Since $|| M \left|\psi\right> ||^2 = 2$ we have $2 = 2 + i\left((M^\dagger M)_{jk} - (M^\dagger M)_{kj}\right)$ or $0 = i\left((M^\dagger M)_{jk} - (M^\dagger M)_{kj}\right)$ so that $(M^\dagger M)_{jk} - (M^\dagger M)_{kj} = 0$ .

But we showed above that $(M^\dagger M)_{jk} + (M^\dagger M)_{kj} = 0$ . Adding the two equations the terms for $(M^\dagger M)_{kj}$ cancel out and we get $(M^\dagger M)_{jk} = 0$ for $j \ne k$ . So all nondiagonal entries of $M^\dagger M$ are equal to zero.

Since all diagonal entries of $M^\dagger M$ are equal to 1 and all nondiagonal entries of $M^\dagger M$ are equal to zero, we have $M^\dagger M = I$ and thus the matrix $M$ is unitary.

Since we assumed $M$ was a length-preserving matrix we have thus shown that all length-preserving matrices are unitary.

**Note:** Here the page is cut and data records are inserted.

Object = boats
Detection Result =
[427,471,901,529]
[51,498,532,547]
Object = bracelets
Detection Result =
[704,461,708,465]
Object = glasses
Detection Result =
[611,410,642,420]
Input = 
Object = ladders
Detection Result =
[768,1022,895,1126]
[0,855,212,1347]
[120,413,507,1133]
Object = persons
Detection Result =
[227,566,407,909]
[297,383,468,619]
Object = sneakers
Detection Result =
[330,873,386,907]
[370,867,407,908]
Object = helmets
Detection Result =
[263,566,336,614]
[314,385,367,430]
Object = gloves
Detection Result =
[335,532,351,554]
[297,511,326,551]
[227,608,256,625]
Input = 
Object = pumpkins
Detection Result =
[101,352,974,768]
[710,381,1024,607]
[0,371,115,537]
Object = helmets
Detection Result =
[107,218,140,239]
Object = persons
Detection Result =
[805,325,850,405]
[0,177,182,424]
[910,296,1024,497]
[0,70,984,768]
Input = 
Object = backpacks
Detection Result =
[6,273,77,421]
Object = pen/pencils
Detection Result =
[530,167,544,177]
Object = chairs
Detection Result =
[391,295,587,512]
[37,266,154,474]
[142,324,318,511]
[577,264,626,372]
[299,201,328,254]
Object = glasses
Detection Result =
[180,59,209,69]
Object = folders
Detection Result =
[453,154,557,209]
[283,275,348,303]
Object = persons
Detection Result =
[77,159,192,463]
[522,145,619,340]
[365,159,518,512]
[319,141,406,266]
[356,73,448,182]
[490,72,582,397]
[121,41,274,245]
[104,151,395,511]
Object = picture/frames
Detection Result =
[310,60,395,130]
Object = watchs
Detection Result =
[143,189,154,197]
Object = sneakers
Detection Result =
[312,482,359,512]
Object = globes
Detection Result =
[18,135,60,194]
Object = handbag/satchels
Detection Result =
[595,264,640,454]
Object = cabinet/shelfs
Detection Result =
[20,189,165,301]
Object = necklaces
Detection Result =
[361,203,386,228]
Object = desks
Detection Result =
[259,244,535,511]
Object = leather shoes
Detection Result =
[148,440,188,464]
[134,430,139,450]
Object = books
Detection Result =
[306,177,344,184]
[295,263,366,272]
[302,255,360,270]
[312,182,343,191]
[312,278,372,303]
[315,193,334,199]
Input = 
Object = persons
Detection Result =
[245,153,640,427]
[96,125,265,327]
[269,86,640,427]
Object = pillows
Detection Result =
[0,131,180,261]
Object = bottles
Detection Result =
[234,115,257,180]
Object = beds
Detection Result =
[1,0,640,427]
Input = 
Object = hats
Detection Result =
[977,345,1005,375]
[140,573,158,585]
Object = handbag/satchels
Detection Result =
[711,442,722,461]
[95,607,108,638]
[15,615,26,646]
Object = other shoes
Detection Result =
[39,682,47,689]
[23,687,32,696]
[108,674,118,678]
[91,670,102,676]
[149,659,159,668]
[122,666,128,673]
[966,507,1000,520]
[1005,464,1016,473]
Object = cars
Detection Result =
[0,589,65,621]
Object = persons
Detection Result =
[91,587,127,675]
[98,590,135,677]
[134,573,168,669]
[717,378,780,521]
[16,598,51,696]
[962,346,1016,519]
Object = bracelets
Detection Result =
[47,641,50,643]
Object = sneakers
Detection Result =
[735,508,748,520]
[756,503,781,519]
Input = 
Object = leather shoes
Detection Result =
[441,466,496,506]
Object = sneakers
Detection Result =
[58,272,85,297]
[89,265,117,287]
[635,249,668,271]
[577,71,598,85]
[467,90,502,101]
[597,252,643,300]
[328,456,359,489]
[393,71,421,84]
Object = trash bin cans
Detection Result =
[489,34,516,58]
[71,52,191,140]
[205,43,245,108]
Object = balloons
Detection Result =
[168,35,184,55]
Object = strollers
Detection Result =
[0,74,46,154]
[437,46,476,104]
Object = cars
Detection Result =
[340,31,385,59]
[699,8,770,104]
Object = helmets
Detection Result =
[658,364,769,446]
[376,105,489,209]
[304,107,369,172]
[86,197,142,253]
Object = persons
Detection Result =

4 Responses to All length-preserving matrices are unitary

Alper Paksoy says:

March 1, 2020 at 12:14 pm

The notation and the terms in this proof are somewhat different from what we have been using in linear algebra courses I have been taking (we call the “dagger”, for example, the complex conjugate or the Hermitian form of a matrix) and sorry that I did not go through all of your proof but it inspired me a great deal in completing my own proof: Here is the one I came up with: https://github.com/apaksoy/alaff/blob/master/Theorem%202_2_4_4.pdf

I have benefited quite a bit from studying Strang’s “Introduction to Linear Algebra, 5E” book when I was taking the introductory linear algebra course in addition to Axler’s “Linear Algebra Done Right, 3E”. I think both are great texts but in quite different ways. Thx!

hecker says:

March 1, 2020 at 5:25 pm

Thanks for your comment! Yes, the bra-ket notation can be somewhat difficult to understand if you’re not used to it, but it seems to be the prevalent notation for those working with complex matrices in the context of quantum mechanics. I looked at your proof and noted that the key steps are the same as in mine: you choose x = e_j + e_k for one step in the proof and then x = e_j + ie_k for a second step in the proof. That’s the secret to getting two equations that you can add together in order to cancel one of the terms and equate the remaining term to zero.

Alper Paksoy says:

March 14, 2020 at 1:54 pm

One of the homework in the linear algebra course I am taking implies there is a much shorter proof for this theorem if you are allowed to use singular value decomposition. See Homework 2.5.1.8. at the following link if you would like to take a look: https://github.com/apaksoy/alaff/blob/master/HW%202_5_1.pdf

- hecker says:
  
  March 14, 2020 at 6:51 pm
  
  Thanks for pointing readers to this!